Yavuz bir şair/hilm sahibi bir hoca: Hilmi Yavuz portresi

Secaattin Tural Independent Türkçe için yazdı

Türk yazar, şair ve akademisyen Hilmi Yavuz

Bilimde dünya ile yarışabiliyor muyuz?

Ya eğitim alanında?

Peki ya sporda?

Bu sorulara hemen herkesin cevabının aynı olacağını tahmin etmek zor olmasa gerek.

Fakat edebiyata gelirsek, işler hemen değişecektir.

Edebiyattan kastım elbette şiirdir.

Peki romanımız?

Dediğinizi duyar gibiyim, fakat zaten ortaya çıkışından itibaren Batı'da bile sanat olup olmadığı tartışılan bir türü şimdilik paranteze alalım ve şiire odaklanalım.

Hakikaten Türk şiiri denildiğinde, herkes büyük bir özgüvenle dünya çapında şairlerimizin olduğunu iddia ederken en ufak bir tereddütte dahi bulunmaz.

Herkes kendi meşrebince sevdiği şairleri sayar ve hatta dizelerini ezbere okur.

İşte bu şairlerimizden biri, zamandaşımız olmasının kıymetini şu anda belki pek idrak edemediğimiz Hilmi Yavuz'dur.

İsmi ile müsemma insanlar vardır ya, onlardan biridir.

"Hilmi" yumuşak huyun yanında, mütevazılığı içinde barındıran, vakur davranışlı anlamlarına gelirken, "yavuz" ise güçlü, yaman gibi anlamları içerir.
◆ ◆ ◆ ◆
Görevler
1: Hilmi Yavuz yazısında "Dediğinizi duyar gibiyim, fakat" sözleriyle başlayıp "edemediğimiz Hilmi Yavuz'dur." sözlerine kadar süren kısmı aynen yazıya geçirin.
2: Hilmi Yavuz yazısına göre şu soruları yanıtlayın:
(a) Yazar edebiyat derken neyi kastettiğini söylüyor?
(b) "Hilmi" adı hangi anlamlara gelir?
(c) Yazıyı kim, hangi yayın için yazmış?
Aşağıdaki satırlar bu iş için gerekli değildir.

Veriler
◆ ◆ ◆ ◆
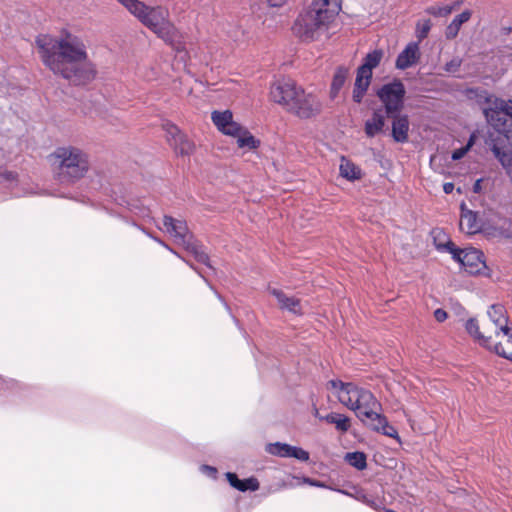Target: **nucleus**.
<instances>
[{"label": "nucleus", "instance_id": "nucleus-8", "mask_svg": "<svg viewBox=\"0 0 512 512\" xmlns=\"http://www.w3.org/2000/svg\"><path fill=\"white\" fill-rule=\"evenodd\" d=\"M405 87L400 80L384 84L378 91L377 96L384 104L385 113L388 117H394L403 108Z\"/></svg>", "mask_w": 512, "mask_h": 512}, {"label": "nucleus", "instance_id": "nucleus-2", "mask_svg": "<svg viewBox=\"0 0 512 512\" xmlns=\"http://www.w3.org/2000/svg\"><path fill=\"white\" fill-rule=\"evenodd\" d=\"M328 385L335 391L339 402L355 411L364 425L388 437L398 438L397 430L377 411L380 403L369 390L341 380H331Z\"/></svg>", "mask_w": 512, "mask_h": 512}, {"label": "nucleus", "instance_id": "nucleus-16", "mask_svg": "<svg viewBox=\"0 0 512 512\" xmlns=\"http://www.w3.org/2000/svg\"><path fill=\"white\" fill-rule=\"evenodd\" d=\"M269 291L276 298L278 305L282 310H287L293 314L303 313V307L298 298L288 296L282 290L276 288L269 289Z\"/></svg>", "mask_w": 512, "mask_h": 512}, {"label": "nucleus", "instance_id": "nucleus-33", "mask_svg": "<svg viewBox=\"0 0 512 512\" xmlns=\"http://www.w3.org/2000/svg\"><path fill=\"white\" fill-rule=\"evenodd\" d=\"M184 248L190 252L198 262L209 265V257L201 246L191 240Z\"/></svg>", "mask_w": 512, "mask_h": 512}, {"label": "nucleus", "instance_id": "nucleus-44", "mask_svg": "<svg viewBox=\"0 0 512 512\" xmlns=\"http://www.w3.org/2000/svg\"><path fill=\"white\" fill-rule=\"evenodd\" d=\"M307 483H309L310 485L312 486H316V487H324V484L319 482V481H315V480H310V479H306L305 480Z\"/></svg>", "mask_w": 512, "mask_h": 512}, {"label": "nucleus", "instance_id": "nucleus-40", "mask_svg": "<svg viewBox=\"0 0 512 512\" xmlns=\"http://www.w3.org/2000/svg\"><path fill=\"white\" fill-rule=\"evenodd\" d=\"M201 470L206 473L208 476L210 477H215L216 474H217V469L215 467H212V466H208V465H203L201 467Z\"/></svg>", "mask_w": 512, "mask_h": 512}, {"label": "nucleus", "instance_id": "nucleus-29", "mask_svg": "<svg viewBox=\"0 0 512 512\" xmlns=\"http://www.w3.org/2000/svg\"><path fill=\"white\" fill-rule=\"evenodd\" d=\"M505 336H507V339L504 343H493L492 342V349L496 354H498L501 357H504L508 360L512 361V328H509V333H503Z\"/></svg>", "mask_w": 512, "mask_h": 512}, {"label": "nucleus", "instance_id": "nucleus-36", "mask_svg": "<svg viewBox=\"0 0 512 512\" xmlns=\"http://www.w3.org/2000/svg\"><path fill=\"white\" fill-rule=\"evenodd\" d=\"M500 221L502 223L500 225H498L497 227H495L497 235L505 237V238H511L512 237V219L501 218Z\"/></svg>", "mask_w": 512, "mask_h": 512}, {"label": "nucleus", "instance_id": "nucleus-45", "mask_svg": "<svg viewBox=\"0 0 512 512\" xmlns=\"http://www.w3.org/2000/svg\"><path fill=\"white\" fill-rule=\"evenodd\" d=\"M480 181L481 180H477L476 183L474 184V187H473L474 192H478L480 190Z\"/></svg>", "mask_w": 512, "mask_h": 512}, {"label": "nucleus", "instance_id": "nucleus-32", "mask_svg": "<svg viewBox=\"0 0 512 512\" xmlns=\"http://www.w3.org/2000/svg\"><path fill=\"white\" fill-rule=\"evenodd\" d=\"M232 136L237 138V144L240 148L255 149L259 145V141L243 128L238 135Z\"/></svg>", "mask_w": 512, "mask_h": 512}, {"label": "nucleus", "instance_id": "nucleus-30", "mask_svg": "<svg viewBox=\"0 0 512 512\" xmlns=\"http://www.w3.org/2000/svg\"><path fill=\"white\" fill-rule=\"evenodd\" d=\"M492 152L512 180V152L502 151L497 145H493Z\"/></svg>", "mask_w": 512, "mask_h": 512}, {"label": "nucleus", "instance_id": "nucleus-50", "mask_svg": "<svg viewBox=\"0 0 512 512\" xmlns=\"http://www.w3.org/2000/svg\"><path fill=\"white\" fill-rule=\"evenodd\" d=\"M315 416H316V417H318L319 419H320V417H322L321 415H319V413H318V410H317V409L315 410Z\"/></svg>", "mask_w": 512, "mask_h": 512}, {"label": "nucleus", "instance_id": "nucleus-20", "mask_svg": "<svg viewBox=\"0 0 512 512\" xmlns=\"http://www.w3.org/2000/svg\"><path fill=\"white\" fill-rule=\"evenodd\" d=\"M372 75L357 69L352 98L356 103H361L371 83Z\"/></svg>", "mask_w": 512, "mask_h": 512}, {"label": "nucleus", "instance_id": "nucleus-23", "mask_svg": "<svg viewBox=\"0 0 512 512\" xmlns=\"http://www.w3.org/2000/svg\"><path fill=\"white\" fill-rule=\"evenodd\" d=\"M472 13L470 10H465L461 14L457 15L451 23L446 27L445 36L448 40H452L457 37L461 26L469 21Z\"/></svg>", "mask_w": 512, "mask_h": 512}, {"label": "nucleus", "instance_id": "nucleus-6", "mask_svg": "<svg viewBox=\"0 0 512 512\" xmlns=\"http://www.w3.org/2000/svg\"><path fill=\"white\" fill-rule=\"evenodd\" d=\"M486 102L488 105L483 113L487 122L507 139L512 138V100L491 96Z\"/></svg>", "mask_w": 512, "mask_h": 512}, {"label": "nucleus", "instance_id": "nucleus-27", "mask_svg": "<svg viewBox=\"0 0 512 512\" xmlns=\"http://www.w3.org/2000/svg\"><path fill=\"white\" fill-rule=\"evenodd\" d=\"M339 170L340 175L347 180L353 181L361 178V169L345 157L341 158Z\"/></svg>", "mask_w": 512, "mask_h": 512}, {"label": "nucleus", "instance_id": "nucleus-12", "mask_svg": "<svg viewBox=\"0 0 512 512\" xmlns=\"http://www.w3.org/2000/svg\"><path fill=\"white\" fill-rule=\"evenodd\" d=\"M163 227L177 245L185 247L192 240L185 221L166 215L163 219Z\"/></svg>", "mask_w": 512, "mask_h": 512}, {"label": "nucleus", "instance_id": "nucleus-10", "mask_svg": "<svg viewBox=\"0 0 512 512\" xmlns=\"http://www.w3.org/2000/svg\"><path fill=\"white\" fill-rule=\"evenodd\" d=\"M321 108L322 104L317 96L312 93H306L301 89L290 112L299 118L307 119L320 113Z\"/></svg>", "mask_w": 512, "mask_h": 512}, {"label": "nucleus", "instance_id": "nucleus-25", "mask_svg": "<svg viewBox=\"0 0 512 512\" xmlns=\"http://www.w3.org/2000/svg\"><path fill=\"white\" fill-rule=\"evenodd\" d=\"M466 331L475 339L480 341V344L488 349H492V339L490 336L486 337L479 330V325L476 319L470 318L465 324Z\"/></svg>", "mask_w": 512, "mask_h": 512}, {"label": "nucleus", "instance_id": "nucleus-13", "mask_svg": "<svg viewBox=\"0 0 512 512\" xmlns=\"http://www.w3.org/2000/svg\"><path fill=\"white\" fill-rule=\"evenodd\" d=\"M211 119L218 130L226 135H238L242 131V126L233 120L230 110L214 111Z\"/></svg>", "mask_w": 512, "mask_h": 512}, {"label": "nucleus", "instance_id": "nucleus-48", "mask_svg": "<svg viewBox=\"0 0 512 512\" xmlns=\"http://www.w3.org/2000/svg\"><path fill=\"white\" fill-rule=\"evenodd\" d=\"M7 178H8V179H10V178H11V179H13V178H14L13 173L9 172V173L7 174Z\"/></svg>", "mask_w": 512, "mask_h": 512}, {"label": "nucleus", "instance_id": "nucleus-5", "mask_svg": "<svg viewBox=\"0 0 512 512\" xmlns=\"http://www.w3.org/2000/svg\"><path fill=\"white\" fill-rule=\"evenodd\" d=\"M52 157L57 165L58 176L63 182L74 183L89 171L88 155L74 146L58 147Z\"/></svg>", "mask_w": 512, "mask_h": 512}, {"label": "nucleus", "instance_id": "nucleus-24", "mask_svg": "<svg viewBox=\"0 0 512 512\" xmlns=\"http://www.w3.org/2000/svg\"><path fill=\"white\" fill-rule=\"evenodd\" d=\"M383 56L384 52L381 49H375L369 52L364 57L363 63L358 69L373 75V69L379 66Z\"/></svg>", "mask_w": 512, "mask_h": 512}, {"label": "nucleus", "instance_id": "nucleus-18", "mask_svg": "<svg viewBox=\"0 0 512 512\" xmlns=\"http://www.w3.org/2000/svg\"><path fill=\"white\" fill-rule=\"evenodd\" d=\"M490 320L495 325V334L498 335L499 332L509 333V327L507 325L508 318L506 316V309L503 305L494 304L491 305L487 312Z\"/></svg>", "mask_w": 512, "mask_h": 512}, {"label": "nucleus", "instance_id": "nucleus-7", "mask_svg": "<svg viewBox=\"0 0 512 512\" xmlns=\"http://www.w3.org/2000/svg\"><path fill=\"white\" fill-rule=\"evenodd\" d=\"M438 248H443L452 254L455 261L459 262L462 267L470 274H476L485 266L483 254L475 248L459 249L455 244L448 240L445 244H437Z\"/></svg>", "mask_w": 512, "mask_h": 512}, {"label": "nucleus", "instance_id": "nucleus-46", "mask_svg": "<svg viewBox=\"0 0 512 512\" xmlns=\"http://www.w3.org/2000/svg\"><path fill=\"white\" fill-rule=\"evenodd\" d=\"M463 2L461 0L455 1L451 6H455V9L459 7Z\"/></svg>", "mask_w": 512, "mask_h": 512}, {"label": "nucleus", "instance_id": "nucleus-51", "mask_svg": "<svg viewBox=\"0 0 512 512\" xmlns=\"http://www.w3.org/2000/svg\"><path fill=\"white\" fill-rule=\"evenodd\" d=\"M335 1H336L338 4H340V5H341V3H342V0H335Z\"/></svg>", "mask_w": 512, "mask_h": 512}, {"label": "nucleus", "instance_id": "nucleus-37", "mask_svg": "<svg viewBox=\"0 0 512 512\" xmlns=\"http://www.w3.org/2000/svg\"><path fill=\"white\" fill-rule=\"evenodd\" d=\"M474 143V137L471 136L467 145L465 147H461L459 149H456L455 151H453L452 153V159L453 160H460L462 159L466 153L469 151V149L471 148V146L473 145Z\"/></svg>", "mask_w": 512, "mask_h": 512}, {"label": "nucleus", "instance_id": "nucleus-34", "mask_svg": "<svg viewBox=\"0 0 512 512\" xmlns=\"http://www.w3.org/2000/svg\"><path fill=\"white\" fill-rule=\"evenodd\" d=\"M431 27L432 22L430 19H422L416 23L415 36L418 39V44L428 36Z\"/></svg>", "mask_w": 512, "mask_h": 512}, {"label": "nucleus", "instance_id": "nucleus-38", "mask_svg": "<svg viewBox=\"0 0 512 512\" xmlns=\"http://www.w3.org/2000/svg\"><path fill=\"white\" fill-rule=\"evenodd\" d=\"M461 65V60L458 58L452 59L450 62L445 64L444 70L449 73H455L458 71Z\"/></svg>", "mask_w": 512, "mask_h": 512}, {"label": "nucleus", "instance_id": "nucleus-35", "mask_svg": "<svg viewBox=\"0 0 512 512\" xmlns=\"http://www.w3.org/2000/svg\"><path fill=\"white\" fill-rule=\"evenodd\" d=\"M455 10V6H439V5H433L429 6L425 9V12L429 15L435 16V17H446L449 14L452 13V11Z\"/></svg>", "mask_w": 512, "mask_h": 512}, {"label": "nucleus", "instance_id": "nucleus-31", "mask_svg": "<svg viewBox=\"0 0 512 512\" xmlns=\"http://www.w3.org/2000/svg\"><path fill=\"white\" fill-rule=\"evenodd\" d=\"M344 460L357 470H364L367 467L366 454L360 451L346 453Z\"/></svg>", "mask_w": 512, "mask_h": 512}, {"label": "nucleus", "instance_id": "nucleus-28", "mask_svg": "<svg viewBox=\"0 0 512 512\" xmlns=\"http://www.w3.org/2000/svg\"><path fill=\"white\" fill-rule=\"evenodd\" d=\"M348 75H349V69L347 67L339 66L336 69L335 74L333 76L332 83H331V92L330 93H331L332 98H335L338 95V93L344 86Z\"/></svg>", "mask_w": 512, "mask_h": 512}, {"label": "nucleus", "instance_id": "nucleus-4", "mask_svg": "<svg viewBox=\"0 0 512 512\" xmlns=\"http://www.w3.org/2000/svg\"><path fill=\"white\" fill-rule=\"evenodd\" d=\"M341 10L335 0H312L296 18L292 30L303 41L318 39Z\"/></svg>", "mask_w": 512, "mask_h": 512}, {"label": "nucleus", "instance_id": "nucleus-39", "mask_svg": "<svg viewBox=\"0 0 512 512\" xmlns=\"http://www.w3.org/2000/svg\"><path fill=\"white\" fill-rule=\"evenodd\" d=\"M434 317L438 322H443L447 319L448 314L445 310L438 308L434 311Z\"/></svg>", "mask_w": 512, "mask_h": 512}, {"label": "nucleus", "instance_id": "nucleus-17", "mask_svg": "<svg viewBox=\"0 0 512 512\" xmlns=\"http://www.w3.org/2000/svg\"><path fill=\"white\" fill-rule=\"evenodd\" d=\"M461 231L466 234H476L481 230V224L477 213L466 208L465 203L461 204V218L459 223Z\"/></svg>", "mask_w": 512, "mask_h": 512}, {"label": "nucleus", "instance_id": "nucleus-22", "mask_svg": "<svg viewBox=\"0 0 512 512\" xmlns=\"http://www.w3.org/2000/svg\"><path fill=\"white\" fill-rule=\"evenodd\" d=\"M226 478L229 482V484L241 491V492H245V491H256L259 489V482L256 478L254 477H250L248 479H244V480H240L237 475L235 473H232V472H227L226 473Z\"/></svg>", "mask_w": 512, "mask_h": 512}, {"label": "nucleus", "instance_id": "nucleus-21", "mask_svg": "<svg viewBox=\"0 0 512 512\" xmlns=\"http://www.w3.org/2000/svg\"><path fill=\"white\" fill-rule=\"evenodd\" d=\"M385 126V112L382 109H377L373 112L371 118L365 122V133L368 137H374L380 133Z\"/></svg>", "mask_w": 512, "mask_h": 512}, {"label": "nucleus", "instance_id": "nucleus-1", "mask_svg": "<svg viewBox=\"0 0 512 512\" xmlns=\"http://www.w3.org/2000/svg\"><path fill=\"white\" fill-rule=\"evenodd\" d=\"M37 44L44 64L73 85H85L95 78V65L80 37L67 33L47 44L39 39Z\"/></svg>", "mask_w": 512, "mask_h": 512}, {"label": "nucleus", "instance_id": "nucleus-15", "mask_svg": "<svg viewBox=\"0 0 512 512\" xmlns=\"http://www.w3.org/2000/svg\"><path fill=\"white\" fill-rule=\"evenodd\" d=\"M421 58V52L418 42H410L398 54L395 67L399 70H406L416 65Z\"/></svg>", "mask_w": 512, "mask_h": 512}, {"label": "nucleus", "instance_id": "nucleus-41", "mask_svg": "<svg viewBox=\"0 0 512 512\" xmlns=\"http://www.w3.org/2000/svg\"><path fill=\"white\" fill-rule=\"evenodd\" d=\"M267 1L271 7H281L287 2V0H267Z\"/></svg>", "mask_w": 512, "mask_h": 512}, {"label": "nucleus", "instance_id": "nucleus-9", "mask_svg": "<svg viewBox=\"0 0 512 512\" xmlns=\"http://www.w3.org/2000/svg\"><path fill=\"white\" fill-rule=\"evenodd\" d=\"M302 88L291 79H281L270 87V99L290 112L295 99Z\"/></svg>", "mask_w": 512, "mask_h": 512}, {"label": "nucleus", "instance_id": "nucleus-19", "mask_svg": "<svg viewBox=\"0 0 512 512\" xmlns=\"http://www.w3.org/2000/svg\"><path fill=\"white\" fill-rule=\"evenodd\" d=\"M392 122V137L396 142L404 143L408 140L409 120L406 115L394 114Z\"/></svg>", "mask_w": 512, "mask_h": 512}, {"label": "nucleus", "instance_id": "nucleus-3", "mask_svg": "<svg viewBox=\"0 0 512 512\" xmlns=\"http://www.w3.org/2000/svg\"><path fill=\"white\" fill-rule=\"evenodd\" d=\"M142 25L152 31L176 52L177 57L186 62L188 52L181 41V34L170 20L169 10L161 5L149 6L140 0H116Z\"/></svg>", "mask_w": 512, "mask_h": 512}, {"label": "nucleus", "instance_id": "nucleus-26", "mask_svg": "<svg viewBox=\"0 0 512 512\" xmlns=\"http://www.w3.org/2000/svg\"><path fill=\"white\" fill-rule=\"evenodd\" d=\"M320 420L335 425L336 429L342 433L347 432L351 426L350 419L347 416L335 412H331L325 417H320Z\"/></svg>", "mask_w": 512, "mask_h": 512}, {"label": "nucleus", "instance_id": "nucleus-14", "mask_svg": "<svg viewBox=\"0 0 512 512\" xmlns=\"http://www.w3.org/2000/svg\"><path fill=\"white\" fill-rule=\"evenodd\" d=\"M266 451L271 455L279 457L295 458L303 462L309 460V453L306 450L286 443H270L267 445Z\"/></svg>", "mask_w": 512, "mask_h": 512}, {"label": "nucleus", "instance_id": "nucleus-49", "mask_svg": "<svg viewBox=\"0 0 512 512\" xmlns=\"http://www.w3.org/2000/svg\"><path fill=\"white\" fill-rule=\"evenodd\" d=\"M434 233L436 234L435 239L437 238L438 235L443 234L441 231H435Z\"/></svg>", "mask_w": 512, "mask_h": 512}, {"label": "nucleus", "instance_id": "nucleus-11", "mask_svg": "<svg viewBox=\"0 0 512 512\" xmlns=\"http://www.w3.org/2000/svg\"><path fill=\"white\" fill-rule=\"evenodd\" d=\"M166 134V140L176 154L190 155L194 151V143L173 123L166 121L162 125Z\"/></svg>", "mask_w": 512, "mask_h": 512}, {"label": "nucleus", "instance_id": "nucleus-43", "mask_svg": "<svg viewBox=\"0 0 512 512\" xmlns=\"http://www.w3.org/2000/svg\"><path fill=\"white\" fill-rule=\"evenodd\" d=\"M144 232H145L149 237H151L152 239H154L157 243H159V244H160V245H162L163 247H165V248H167L168 250H170V251H172V252H173V250H172V249H171V248H170L166 243H164L162 240H160V239H159V238H157V237L152 236L150 233H148V232H146V231H144Z\"/></svg>", "mask_w": 512, "mask_h": 512}, {"label": "nucleus", "instance_id": "nucleus-47", "mask_svg": "<svg viewBox=\"0 0 512 512\" xmlns=\"http://www.w3.org/2000/svg\"><path fill=\"white\" fill-rule=\"evenodd\" d=\"M0 383H2V384H7V383H8V381H7V380H5L2 376H0Z\"/></svg>", "mask_w": 512, "mask_h": 512}, {"label": "nucleus", "instance_id": "nucleus-42", "mask_svg": "<svg viewBox=\"0 0 512 512\" xmlns=\"http://www.w3.org/2000/svg\"><path fill=\"white\" fill-rule=\"evenodd\" d=\"M454 189V184L451 183V182H447L443 185V191L446 193V194H450L452 193Z\"/></svg>", "mask_w": 512, "mask_h": 512}]
</instances>
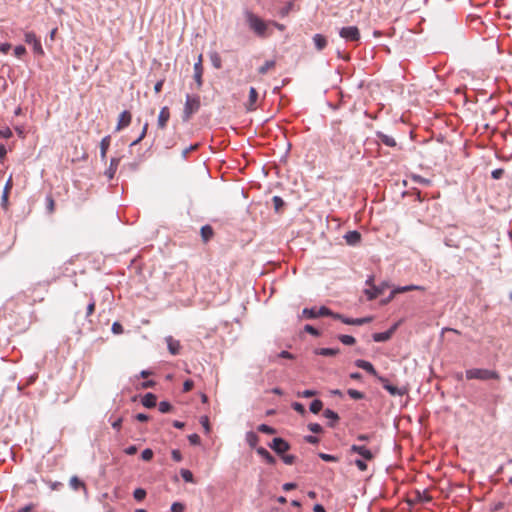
◆ ◆ ◆ ◆
Yanıtlar
1:
Dediğinizi duyar gibiyim, fakat zaten ortaya çıkışından itibaren Batı'da bile sanat olup olmadığı tartışılan bir türü şimdilik paranteze alalım ve şiire odaklanalım.

Hakikaten Türk şiiri denildiğinde, herkes büyük bir özgüvenle dünya çapında şairlerimizin olduğunu iddia ederken en ufak bir tereddütte dahi bulunmaz.

Herkes kendi meşrebince sevdiği şairleri sayar ve hatta dizelerini ezbere okur.

İşte bu şairlerimizden biri, zamandaşımız olmasının kıymetini şu anda belki pek idrak edemediğimiz Hilmi Yavuz'dur.

2:
(a) Şiiri.
(b) Yumuşak huy, mütevazılığı içinde barındıran ve vakur davranışlı.
(c) Secaattin Tural, Independent Türkçe için yazmış.